GOAL - Repeat every line of the data below verbatim, changing nothing.

# Start of MATERIAL SUPPLIED

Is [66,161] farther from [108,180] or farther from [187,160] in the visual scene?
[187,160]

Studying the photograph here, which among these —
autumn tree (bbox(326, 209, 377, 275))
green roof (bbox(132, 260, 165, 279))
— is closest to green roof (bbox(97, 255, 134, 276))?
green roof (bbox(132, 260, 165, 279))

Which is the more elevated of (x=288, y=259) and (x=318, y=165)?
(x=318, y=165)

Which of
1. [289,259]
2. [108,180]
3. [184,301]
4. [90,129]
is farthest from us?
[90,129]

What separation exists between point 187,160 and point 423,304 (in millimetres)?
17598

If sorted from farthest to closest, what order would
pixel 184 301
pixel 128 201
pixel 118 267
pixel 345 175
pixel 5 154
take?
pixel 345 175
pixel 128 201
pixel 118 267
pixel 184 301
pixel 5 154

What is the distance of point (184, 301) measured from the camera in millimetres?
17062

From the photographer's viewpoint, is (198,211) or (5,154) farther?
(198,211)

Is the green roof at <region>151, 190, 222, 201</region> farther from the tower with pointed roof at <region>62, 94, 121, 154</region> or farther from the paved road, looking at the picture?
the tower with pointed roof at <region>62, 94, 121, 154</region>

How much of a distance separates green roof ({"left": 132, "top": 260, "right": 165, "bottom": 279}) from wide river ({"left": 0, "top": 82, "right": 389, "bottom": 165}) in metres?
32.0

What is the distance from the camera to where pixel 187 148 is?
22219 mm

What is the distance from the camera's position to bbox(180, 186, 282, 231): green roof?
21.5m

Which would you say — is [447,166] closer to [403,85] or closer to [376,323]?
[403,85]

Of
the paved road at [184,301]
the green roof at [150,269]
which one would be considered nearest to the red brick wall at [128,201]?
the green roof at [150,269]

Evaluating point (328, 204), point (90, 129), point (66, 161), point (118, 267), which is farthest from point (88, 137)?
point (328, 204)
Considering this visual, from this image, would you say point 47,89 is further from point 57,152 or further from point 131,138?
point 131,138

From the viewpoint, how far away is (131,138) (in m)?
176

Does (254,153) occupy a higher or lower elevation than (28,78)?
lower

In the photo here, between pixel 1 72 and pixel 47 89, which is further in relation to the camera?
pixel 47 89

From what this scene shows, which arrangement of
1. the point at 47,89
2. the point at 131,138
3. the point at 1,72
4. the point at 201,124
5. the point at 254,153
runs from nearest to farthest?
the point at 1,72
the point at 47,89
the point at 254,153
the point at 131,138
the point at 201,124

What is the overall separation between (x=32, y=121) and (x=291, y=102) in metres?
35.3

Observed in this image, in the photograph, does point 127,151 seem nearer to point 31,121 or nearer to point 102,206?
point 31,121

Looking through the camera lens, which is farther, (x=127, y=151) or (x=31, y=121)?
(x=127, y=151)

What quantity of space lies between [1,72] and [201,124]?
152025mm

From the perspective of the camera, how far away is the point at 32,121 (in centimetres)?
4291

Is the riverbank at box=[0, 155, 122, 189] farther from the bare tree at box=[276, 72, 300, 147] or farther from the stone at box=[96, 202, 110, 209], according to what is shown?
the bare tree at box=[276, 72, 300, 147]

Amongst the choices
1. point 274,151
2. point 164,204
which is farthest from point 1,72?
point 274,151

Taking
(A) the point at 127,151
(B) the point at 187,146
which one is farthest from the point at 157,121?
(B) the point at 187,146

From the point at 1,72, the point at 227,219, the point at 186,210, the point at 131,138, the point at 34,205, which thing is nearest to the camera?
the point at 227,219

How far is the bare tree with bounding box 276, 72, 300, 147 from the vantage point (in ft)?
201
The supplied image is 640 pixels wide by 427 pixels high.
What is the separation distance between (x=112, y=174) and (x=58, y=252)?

# End of MATERIAL SUPPLIED

OUTPUT OF THE TASK -
Is [66,161] farther from [108,180] or farther from [187,160] in the visual scene?
[187,160]

Studying the photograph here, which among these —
autumn tree (bbox(326, 209, 377, 275))
green roof (bbox(132, 260, 165, 279))
— is closest to green roof (bbox(97, 255, 134, 276))?
green roof (bbox(132, 260, 165, 279))

Which is the more elevated of (x=288, y=259) and (x=318, y=165)?
(x=318, y=165)

Which of
1. [289,259]
2. [108,180]
3. [184,301]
4. [90,129]
is farthest from us?
[90,129]

What separation exists between point 187,160 and point 423,304 (in millimetres)?
17598

If sorted from farthest to closest, what order would
pixel 184 301
pixel 128 201
pixel 118 267
pixel 345 175
pixel 5 154
take?
pixel 345 175
pixel 128 201
pixel 118 267
pixel 184 301
pixel 5 154

What is the distance of point (184, 301) measured from the camera in millimetres?
17062

From the photographer's viewpoint, is (198,211) or (5,154) farther?
(198,211)

Is the green roof at <region>151, 190, 222, 201</region> farther from the tower with pointed roof at <region>62, 94, 121, 154</region> or farther from the paved road, looking at the picture?
the tower with pointed roof at <region>62, 94, 121, 154</region>

How much of a distance separates green roof ({"left": 132, "top": 260, "right": 165, "bottom": 279}) from wide river ({"left": 0, "top": 82, "right": 389, "bottom": 165}) in metres?
32.0

What is the distance from the camera to where pixel 187 148 is?
22219 mm

What is the distance from the camera's position to bbox(180, 186, 282, 231): green roof?
21.5m

Which would you say — is [447,166] closer to [403,85] or closer to [376,323]?
[403,85]

Of
the paved road at [184,301]
the green roof at [150,269]
which one would be considered nearest to the red brick wall at [128,201]?
the green roof at [150,269]

Evaluating point (328, 204), point (90, 129), point (66, 161), point (118, 267), which is farthest from point (88, 137)?
point (328, 204)
Considering this visual, from this image, would you say point 47,89 is further from point 57,152 or further from point 131,138?
point 131,138

From the viewpoint, how far away is (131,138) (in m)?
176

Does (254,153) occupy a higher or lower elevation than (28,78)?
lower

In the photo here, between pixel 1 72 and pixel 47 89, which is further in relation to the camera?
pixel 47 89

From what this scene shows, which arrangement of
1. the point at 47,89
2. the point at 131,138
3. the point at 1,72
4. the point at 201,124
5. the point at 254,153
runs from nearest to farthest?
the point at 1,72
the point at 47,89
the point at 254,153
the point at 131,138
the point at 201,124

What is the overall separation between (x=32, y=121) and (x=291, y=102) in metres?
35.3

Observed in this image, in the photograph, does point 127,151 seem nearer to point 31,121 or nearer to point 102,206?
point 31,121

Looking through the camera lens, which is farther, (x=127, y=151) or (x=31, y=121)?
(x=127, y=151)

What quantity of space lies between [1,72] and [201,124]?
152025mm

From the perspective of the camera, how far away is the point at 32,121 (in centimetres)?
4291

Is the riverbank at box=[0, 155, 122, 189] farther from the bare tree at box=[276, 72, 300, 147] or farther from the stone at box=[96, 202, 110, 209], according to what is shown?
the bare tree at box=[276, 72, 300, 147]

Amongst the choices
1. point 274,151
2. point 164,204
which is farthest from point 1,72?
point 274,151

Taking
(A) the point at 127,151
(B) the point at 187,146
which one is farthest from the point at 157,121?
(B) the point at 187,146

From the point at 1,72, the point at 227,219, the point at 186,210, the point at 131,138, the point at 34,205, which thing is nearest to the camera?
the point at 227,219

How far is the bare tree with bounding box 276, 72, 300, 147 from the vantage point (in ft)?
201
The supplied image is 640 pixels wide by 427 pixels high.
What is the separation distance between (x=112, y=174) and (x=58, y=252)?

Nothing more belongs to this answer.